ぐらりと倒れかかるのをクルトはあわてて支える。腰を抱いて「大丈夫か?」とささやいた。
「悪いな……」
「あんた、横になるべきだ。寝室はどこだ?」
「かまわないでくれ……」つぶやきながらソールはクルトから離れ、暗い店の奥へ行こうとする。とっつきの扉の向こうに階段がみえた。
「寝室は上か?」
戻ってきた声はほとんど聞こえないくらいかすかだった。「ああ」
クルトはソールを支えながら狭い階段をのぼった。階上の部屋へ入り、目をみはる。寝室――これは寝室か? ほとんど書物に埋もれている。

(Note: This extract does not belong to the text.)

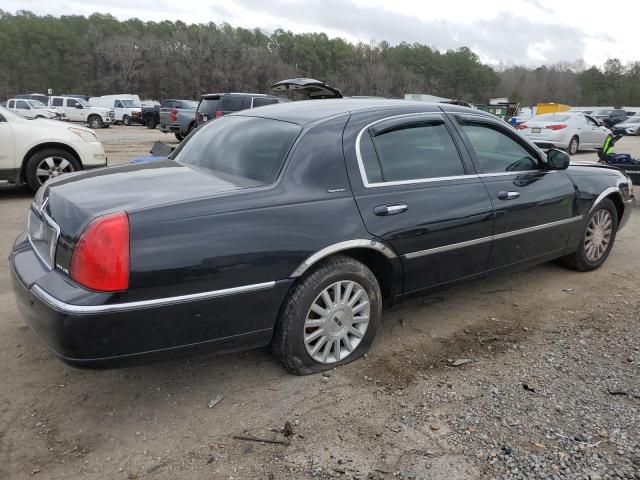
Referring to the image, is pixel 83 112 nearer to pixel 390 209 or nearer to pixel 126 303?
pixel 390 209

斜めの天井に切られた窓から夕方の光がおちている。その中に文字通り、本でつくられた山に埋もれるようにして、寝台が置かれていた。
「あんた、こんなところで寝てるのか」
「ああ。……はは、呆れただろう」
糸が切れたように寝台に崩れながら、ソールは自虐的につぶやく。
「ラジアンにいつも呆れられるんだ。いくら書店をやってるからって、これはないだろうってな……売り物になろうがなるまいが、僕は買ってしまうんだが。ラジアンもこんな僕にずっとつきあって、ご苦労なことだ」
横になったせいか、ソールの口数は多くなっていた。
「ラジアン――って」
「事故以来の友人でね。あいつも偉くなったもんだ。最初はペーペーの騎士だったのに」
「事故……あんたの――」
「それで魔力を失くしたんだ。僕を尋問したんだぜ、あいつ。下手くそで、怒られてさ……それが今では小隊長どのだ。婚約だの結婚だの、そういう歳になるなんて、まったく、あきれるよ」
クルトは眉をひそめた。青白い顔で横たわる男にあの騎士の話をさせたくなかった。
「あんた、何か食べたり飲んだり、したほうがいいんじゃないか」
「たぶんね」ため息がきこえた。「いや、いいんだ。どうにかなるから」
窓の光はあっても薄暗い部屋で、ソールは片腕で眼を覆いながら、つぶやくように話す。
「きみには悪いことをした。昨日もだ。まったく……店の鍵はあとでかけるから、このまま帰ってくれ。客にこんなことまでさせて、商売人失格だ。申し訳ない」
「そんなんじゃないんだ」
クルトは寝台の横で膝をついた。横たわる男の顔のすぐ近くで、そっと腕に触れる。
「何か食べるものを持ってこよう。下にあるんだろう?」
「いいから――帰れ」
片腕で顔を覆ったまま、男の唇がかすかに動く。
クルトはどうするべきか迷った。
「今日は、その――」と小声でいった。
「ただ、俺がこうしたかっただけなんだ。あんたに会いたかった」
ふとソールの顔を覆い隠していた腕がずれた。震えているのだった。濡れたまなざしが膝をついたクルトの顔をちらりとかすめ、そむけられる。
「頼むから、帰ってくれ。ちくしょう……」
頬を光るものが流れた。押し殺した嗚咽がもれ、ソールは両腕で顔を隠した。握った両手のこぶしをひたいにつけ、ころりと丸くなった。
クルトはためらい、また迷った。意を決して片手を伸ばし、顔を隠したまま嗚咽をもらす年上の男の手を覆う。
触れたこぶしがわずかにゆるみ、指と指が触れあった。
「何か……持ってくる」
そうささやくと、立ち上がり、部屋を出た。